**Your task:** Format the items below as a Markdown table with the columns Row and Line, covering the line with "Rearrange pixel 66" through the line with "3055 centimetres". Number each row and leave out blank lines.

::::

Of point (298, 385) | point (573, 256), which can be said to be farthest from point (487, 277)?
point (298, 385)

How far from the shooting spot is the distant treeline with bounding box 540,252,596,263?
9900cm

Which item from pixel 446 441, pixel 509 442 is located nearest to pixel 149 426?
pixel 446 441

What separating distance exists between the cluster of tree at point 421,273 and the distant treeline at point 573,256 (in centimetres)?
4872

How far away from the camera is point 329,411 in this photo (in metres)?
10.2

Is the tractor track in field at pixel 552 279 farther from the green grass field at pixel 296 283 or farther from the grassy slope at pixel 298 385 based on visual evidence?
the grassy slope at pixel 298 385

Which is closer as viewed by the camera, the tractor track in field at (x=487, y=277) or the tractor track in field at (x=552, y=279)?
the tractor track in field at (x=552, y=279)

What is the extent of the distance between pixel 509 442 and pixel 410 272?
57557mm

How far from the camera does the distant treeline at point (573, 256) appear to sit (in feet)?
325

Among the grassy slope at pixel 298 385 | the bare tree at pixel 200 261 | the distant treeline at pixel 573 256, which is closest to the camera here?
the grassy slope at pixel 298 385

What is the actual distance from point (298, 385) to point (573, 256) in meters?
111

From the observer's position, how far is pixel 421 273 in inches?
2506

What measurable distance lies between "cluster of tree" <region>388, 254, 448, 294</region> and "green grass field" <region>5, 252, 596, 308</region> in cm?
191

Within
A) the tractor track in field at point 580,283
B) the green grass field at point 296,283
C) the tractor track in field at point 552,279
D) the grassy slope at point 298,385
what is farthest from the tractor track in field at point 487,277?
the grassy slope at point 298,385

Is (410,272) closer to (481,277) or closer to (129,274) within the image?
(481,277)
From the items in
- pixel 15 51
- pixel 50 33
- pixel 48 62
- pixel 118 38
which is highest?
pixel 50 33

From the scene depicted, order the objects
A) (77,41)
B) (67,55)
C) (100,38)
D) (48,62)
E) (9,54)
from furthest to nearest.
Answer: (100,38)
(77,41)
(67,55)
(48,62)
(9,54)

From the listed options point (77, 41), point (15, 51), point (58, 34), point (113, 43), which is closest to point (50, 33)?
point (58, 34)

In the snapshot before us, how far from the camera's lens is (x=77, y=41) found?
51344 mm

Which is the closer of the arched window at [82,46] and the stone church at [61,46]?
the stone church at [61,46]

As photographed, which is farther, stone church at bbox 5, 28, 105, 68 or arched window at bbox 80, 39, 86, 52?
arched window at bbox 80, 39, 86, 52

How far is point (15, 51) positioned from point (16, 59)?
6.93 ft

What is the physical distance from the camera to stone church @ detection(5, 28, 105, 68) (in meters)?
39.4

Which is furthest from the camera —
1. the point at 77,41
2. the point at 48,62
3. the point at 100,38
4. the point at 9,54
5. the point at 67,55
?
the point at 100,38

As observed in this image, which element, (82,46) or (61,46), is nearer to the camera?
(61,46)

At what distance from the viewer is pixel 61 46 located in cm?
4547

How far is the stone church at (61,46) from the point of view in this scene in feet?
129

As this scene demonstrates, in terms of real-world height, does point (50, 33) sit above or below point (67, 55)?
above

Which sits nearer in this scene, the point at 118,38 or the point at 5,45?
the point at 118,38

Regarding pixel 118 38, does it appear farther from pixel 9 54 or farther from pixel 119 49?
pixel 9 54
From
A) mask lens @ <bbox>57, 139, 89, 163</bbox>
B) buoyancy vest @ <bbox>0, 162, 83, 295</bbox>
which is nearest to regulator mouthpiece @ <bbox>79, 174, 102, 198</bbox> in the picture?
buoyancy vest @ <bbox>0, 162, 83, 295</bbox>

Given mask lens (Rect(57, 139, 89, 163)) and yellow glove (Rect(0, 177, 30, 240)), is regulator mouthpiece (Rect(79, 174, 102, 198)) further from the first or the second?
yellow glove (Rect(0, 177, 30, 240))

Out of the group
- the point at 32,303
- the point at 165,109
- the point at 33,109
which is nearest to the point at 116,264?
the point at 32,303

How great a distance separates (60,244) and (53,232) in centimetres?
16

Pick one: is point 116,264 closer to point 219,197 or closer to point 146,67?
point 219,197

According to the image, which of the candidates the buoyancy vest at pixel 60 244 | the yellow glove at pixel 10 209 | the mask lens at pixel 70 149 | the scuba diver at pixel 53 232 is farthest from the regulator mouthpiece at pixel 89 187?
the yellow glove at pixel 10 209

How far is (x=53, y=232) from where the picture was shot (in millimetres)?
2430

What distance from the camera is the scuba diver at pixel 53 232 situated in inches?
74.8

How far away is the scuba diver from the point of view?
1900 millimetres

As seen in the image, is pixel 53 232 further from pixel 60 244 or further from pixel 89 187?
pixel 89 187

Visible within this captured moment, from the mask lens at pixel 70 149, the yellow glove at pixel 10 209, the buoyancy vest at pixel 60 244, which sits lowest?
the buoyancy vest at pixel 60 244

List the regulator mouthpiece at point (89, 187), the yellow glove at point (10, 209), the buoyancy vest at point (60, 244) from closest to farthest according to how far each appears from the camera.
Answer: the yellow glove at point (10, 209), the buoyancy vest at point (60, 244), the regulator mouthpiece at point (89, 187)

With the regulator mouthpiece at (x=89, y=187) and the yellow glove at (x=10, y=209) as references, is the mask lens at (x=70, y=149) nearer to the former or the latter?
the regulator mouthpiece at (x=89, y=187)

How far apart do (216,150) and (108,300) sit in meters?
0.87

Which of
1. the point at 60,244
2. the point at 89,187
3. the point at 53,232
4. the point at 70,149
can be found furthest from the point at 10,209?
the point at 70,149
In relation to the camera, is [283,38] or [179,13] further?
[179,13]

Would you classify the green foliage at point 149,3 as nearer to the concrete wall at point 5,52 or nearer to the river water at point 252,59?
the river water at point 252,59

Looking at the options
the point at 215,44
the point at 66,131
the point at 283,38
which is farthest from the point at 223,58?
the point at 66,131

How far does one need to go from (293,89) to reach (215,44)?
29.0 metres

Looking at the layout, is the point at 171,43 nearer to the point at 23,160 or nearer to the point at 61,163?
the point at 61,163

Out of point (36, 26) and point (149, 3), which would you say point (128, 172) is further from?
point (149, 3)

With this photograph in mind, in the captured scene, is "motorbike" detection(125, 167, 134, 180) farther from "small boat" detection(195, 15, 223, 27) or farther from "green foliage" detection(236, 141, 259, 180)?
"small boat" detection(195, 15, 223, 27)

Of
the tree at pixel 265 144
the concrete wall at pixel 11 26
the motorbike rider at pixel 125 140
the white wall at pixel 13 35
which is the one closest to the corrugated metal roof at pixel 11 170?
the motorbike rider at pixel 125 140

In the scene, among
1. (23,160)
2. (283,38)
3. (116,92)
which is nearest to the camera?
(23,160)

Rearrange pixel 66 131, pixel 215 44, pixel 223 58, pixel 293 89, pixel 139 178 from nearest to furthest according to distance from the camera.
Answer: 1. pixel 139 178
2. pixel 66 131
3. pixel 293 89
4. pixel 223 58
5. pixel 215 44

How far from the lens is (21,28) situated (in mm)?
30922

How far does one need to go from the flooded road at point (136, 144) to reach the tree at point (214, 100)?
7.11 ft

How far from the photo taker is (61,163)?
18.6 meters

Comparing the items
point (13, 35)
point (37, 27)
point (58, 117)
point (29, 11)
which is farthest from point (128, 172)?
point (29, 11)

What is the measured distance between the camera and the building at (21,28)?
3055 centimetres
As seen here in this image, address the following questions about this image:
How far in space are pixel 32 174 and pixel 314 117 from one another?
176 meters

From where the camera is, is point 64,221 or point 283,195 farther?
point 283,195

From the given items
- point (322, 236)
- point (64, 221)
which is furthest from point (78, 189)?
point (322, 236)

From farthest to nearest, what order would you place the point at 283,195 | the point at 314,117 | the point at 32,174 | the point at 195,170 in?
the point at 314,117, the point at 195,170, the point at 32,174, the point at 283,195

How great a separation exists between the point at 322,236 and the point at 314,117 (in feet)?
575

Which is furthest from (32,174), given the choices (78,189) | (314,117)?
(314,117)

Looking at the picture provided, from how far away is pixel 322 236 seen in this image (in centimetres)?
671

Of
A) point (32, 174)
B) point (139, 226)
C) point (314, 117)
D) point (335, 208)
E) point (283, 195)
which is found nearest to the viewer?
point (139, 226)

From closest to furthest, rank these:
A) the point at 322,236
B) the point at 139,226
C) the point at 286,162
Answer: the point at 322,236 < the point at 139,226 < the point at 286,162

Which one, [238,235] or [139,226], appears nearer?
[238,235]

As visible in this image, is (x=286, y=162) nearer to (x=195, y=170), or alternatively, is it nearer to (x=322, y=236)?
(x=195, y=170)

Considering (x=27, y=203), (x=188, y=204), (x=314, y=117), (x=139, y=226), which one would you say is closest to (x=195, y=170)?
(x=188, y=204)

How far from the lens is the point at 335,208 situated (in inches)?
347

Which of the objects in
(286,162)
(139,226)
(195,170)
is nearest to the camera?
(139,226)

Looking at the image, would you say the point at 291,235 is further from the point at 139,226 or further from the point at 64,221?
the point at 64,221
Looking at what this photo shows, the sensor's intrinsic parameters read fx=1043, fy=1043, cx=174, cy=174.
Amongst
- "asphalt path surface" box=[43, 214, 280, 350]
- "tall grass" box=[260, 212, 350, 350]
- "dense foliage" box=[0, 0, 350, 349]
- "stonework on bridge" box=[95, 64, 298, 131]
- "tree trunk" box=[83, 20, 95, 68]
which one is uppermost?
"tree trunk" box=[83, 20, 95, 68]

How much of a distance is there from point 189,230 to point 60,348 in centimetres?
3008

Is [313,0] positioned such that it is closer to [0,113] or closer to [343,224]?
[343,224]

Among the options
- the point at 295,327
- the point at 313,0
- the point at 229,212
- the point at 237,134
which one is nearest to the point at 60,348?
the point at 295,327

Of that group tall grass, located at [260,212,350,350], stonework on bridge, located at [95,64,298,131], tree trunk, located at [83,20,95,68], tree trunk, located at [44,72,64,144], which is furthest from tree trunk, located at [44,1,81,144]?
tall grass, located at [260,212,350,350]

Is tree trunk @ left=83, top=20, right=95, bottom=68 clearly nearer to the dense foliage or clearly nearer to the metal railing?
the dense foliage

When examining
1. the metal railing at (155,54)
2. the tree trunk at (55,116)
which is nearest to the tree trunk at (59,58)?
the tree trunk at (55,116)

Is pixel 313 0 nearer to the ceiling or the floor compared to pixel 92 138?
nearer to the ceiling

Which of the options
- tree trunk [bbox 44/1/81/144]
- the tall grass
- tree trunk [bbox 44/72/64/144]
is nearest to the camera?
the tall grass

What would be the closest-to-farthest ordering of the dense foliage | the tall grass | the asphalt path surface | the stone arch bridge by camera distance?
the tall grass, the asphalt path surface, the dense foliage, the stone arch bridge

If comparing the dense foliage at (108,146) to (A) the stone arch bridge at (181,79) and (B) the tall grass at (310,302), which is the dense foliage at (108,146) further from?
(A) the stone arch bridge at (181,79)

::::

**Output of the task:**
| Row | Line |
|---|---|
| 1 | Rearrange pixel 66 131, pixel 215 44, pixel 223 58, pixel 293 89, pixel 139 178 from nearest to furthest according to distance from the camera. |
| 2 | Answer: 1. pixel 139 178 |
| 3 | 2. pixel 66 131 |
| 4 | 3. pixel 293 89 |
| 5 | 4. pixel 223 58 |
| 6 | 5. pixel 215 44 |
| 7 | How far from the lens is (21,28) situated (in mm)? |
| 8 | 30922 |
| 9 | How far does one need to go from the flooded road at point (136, 144) to reach the tree at point (214, 100)? |
| 10 | 7.11 ft |
| 11 | How far from the photo taker is (61,163)? |
| 12 | 18.6 meters |
| 13 | Comparing the items |
| 14 | point (13, 35) |
| 15 | point (37, 27) |
| 16 | point (58, 117) |
| 17 | point (29, 11) |
| 18 | which is farthest from point (128, 172)? |
| 19 | point (29, 11) |
| 20 | What is the measured distance between the camera and the building at (21,28)? |
| 21 | 3055 centimetres |